→ Task brief: Word for word, quote all of the material, omitting the pictures.

[Scene-based spatial questions]
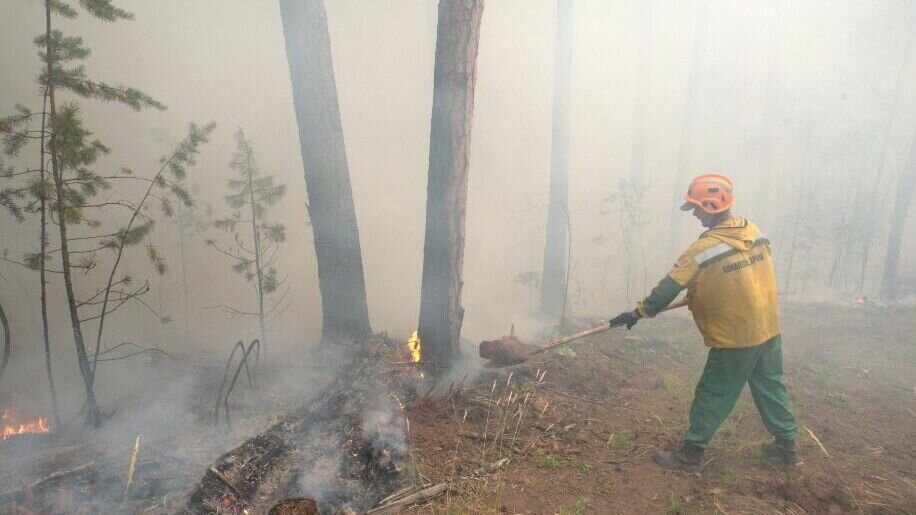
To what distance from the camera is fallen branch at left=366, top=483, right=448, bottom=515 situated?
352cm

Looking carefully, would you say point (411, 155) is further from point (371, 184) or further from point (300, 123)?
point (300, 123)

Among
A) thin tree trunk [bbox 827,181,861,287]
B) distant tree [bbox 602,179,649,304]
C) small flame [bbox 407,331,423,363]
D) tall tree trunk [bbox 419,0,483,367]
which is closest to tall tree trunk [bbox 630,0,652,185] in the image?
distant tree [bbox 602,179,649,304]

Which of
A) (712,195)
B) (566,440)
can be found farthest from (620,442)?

→ Result for this exercise:
To what distance from the camera is fallen branch at left=366, top=483, right=448, bottom=515 situated?
352cm

Looking carefully, would you say point (411, 155) is further from point (371, 184) or further from point (300, 123)?
point (300, 123)

Among
A) thin tree trunk [bbox 827,181,861,287]
B) distant tree [bbox 602,179,649,304]
C) small flame [bbox 407,331,423,363]
D) tall tree trunk [bbox 419,0,483,367]
which is closest to tall tree trunk [bbox 630,0,652,185] in the image?
distant tree [bbox 602,179,649,304]

Which of
A) (712,195)
B) (566,440)
can be found farthest from (620,442)?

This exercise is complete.